Computational and Statistical Methods of Data Reduction - Data Science PhD Course
1. Robust Statistics for Data Reduction (March 9th - 10th 2020, 09:00-13:00, DIAG, Aula B203)
Prof. Alessio Farcomeni (Tor Vergata)
2. Dimensionality Reduction in Clustering and Streaming (March 16th - 17th 2020, 09:00-13:00, DIAG, Aula B203)
Prof. Chris Schwiegelshohn (Sapienza)
2. Dimensionality Reduction in Clustering and Streaming
First Day:The curse of dimensionality is a common occurrence when working with large data sets. In few dimensions (such as the Euclidean plane), we visualize problems very well and can often find interesting properties of a data set just by hand. In more than three dimensions, our ability to visualize a problem is already severely impacted and our intuition from the Euclidean plane may lead us completely astray. Moreover, algorithms often scale poorly:
- Finding nearest neighbors in 2d can be done in nearly linear time. In high dimensions, it becomes very difficult to improve over either n^2.
- Geometric data structures and decompositions become hard to implement. Line sweeps, Voronoi diagrams, grids, nets usually scale by at least a factor 2^d, where d is the dimension. In some cases, it may be even worse.
- Many problems that are easy to solve in 2D, such as clustering, become computationally intractable in high dimensions. Often, exact solutions require running times that are exponential in the number of dimensions.
Unfortunately, high dimensional data sets are not the exception, but rather the norm in modern data analysis. As such, much of computational data analysis has been devoted with finding ways to reduce the dimension. In this course, we will study two popular methods, namely principal component analysis (PCA) and random projections. Principal component analysis originated in statistics, but is also known under various other names, depending on the fields (e.g. eigenvector problem, low rank approximation, etc). We will illustrate the method, highlighting the problem that is solved and the underlying assumptions of PCA. Next, we will see a powerful tool for dimension reduction known as the Johnson-Lindenstrauss lemma. The Johnson-Lindenstrauss lemma states that given a point set A in an arbitrary high dimension, we can transform A into a point set A' in dimension log |A|, while preserving all pairwise distances. For both of these problems, we will see applications, including k-nearest neighbor classification and k-means.
Second day:Large data sets form a sister topic to dimension reduction. While the benefits of having a small dimension are immediately understood, reducing the size of the data is a comparatively recent paradigm. There are many reasons for data compression. Aside from data storage and retrieval, we want to minimize the amount of communication in distributed computing, enable online and streaming algorithms, or simply run an accurate (but expensive) algorithm on a smaller dataset. A key concept in large-scale data analysis are coresets. We view coresets as a succinct summary of a data set that behaves, for any candidate solution, like the original data set. The surprising success story of data compression is that for many problems, we can construct coresets of size independent of the input.
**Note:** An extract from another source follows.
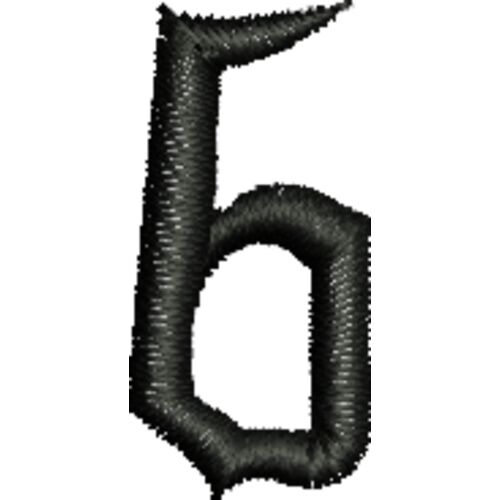 79683 var 2 Thumbnail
For example, linear regression in d dimensions admits coresets of size O(d), k-means has coresets of size O(k), irrespective of the number of data points of the original data set. In our course, we will describe the coreset paradigm formally. Moreover, we will give an overview of methods to construct coresets for various problems. Examples include constructing coresets from random projections, by analyzing gradients, or via sampling. We will further highlight a number of applications.